This study investigates the effects of ertugliflozin, a sodium-glucose cotransporter 2 inhibitor (SGLT2i), on arrhythmic burden in patients with heart failure and reduced ejection fraction who have implantable cardioverter-defibrillators (ICDs) or cardiac resynchronization therapy devices (CRT-Ds). Despite early termination due to updated guideline recommendations, the results suggest a potential reduction in sustained ventricular arrhythmias with ertugliflozin treatment.
Study Design:
- Multicenter, double-blind, randomized, placebo-controlled trial
- Participants: Patients with heart failure (ejection fraction <50%) and ICD/CRT-D
- Intervention: Ertugliflozin 5 mg once daily vs. placebo
- Primary endpoint: Number of incident sustained (>30 seconds) ventricular tachycardia or ventricular fibrillation events from baseline to week 52
- Secondary endpoints: Non-sustained ventricular tachycardias, appropriate ICD therapies, changes in NTproBNP levels, heart failure hospitalizations
- Study terminated early with 46 patients enrolled (11% of planned sample size)
Key Findings:
- Primary endpoint: Yearly rate of sustained ventricular arrhythmias was significantly lower with ertugliflozin (3.5 events, 95% CI 2.8-4.4) compared to placebo (13.3 events, 95% CI 11.8-14.8)

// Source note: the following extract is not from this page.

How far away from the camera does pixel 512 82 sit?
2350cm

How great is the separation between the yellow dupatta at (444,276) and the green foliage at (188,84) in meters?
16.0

- Rate ratio: 0.16 (95% CI 0.04-0.61, P<0.001)
- No apparent differences in secondary endpoints: appropriate ICD therapies, hospitalizations, NTproBNP levels
- No significant differences in predefined adverse and serious adverse events
HCN Medical Memo
ALthough these results are intriguing, the early termination and small sample size limit the study’s conclusions. Further research is needed to confirm the potential antiarrhythmic effects of SGLT2 inhibitors in heart failure patients. Clinicians should continue to follow current guidelines for SGLT2i use in heart failure management while staying informed about emerging evidence on their potential broader cardiovascular benefits.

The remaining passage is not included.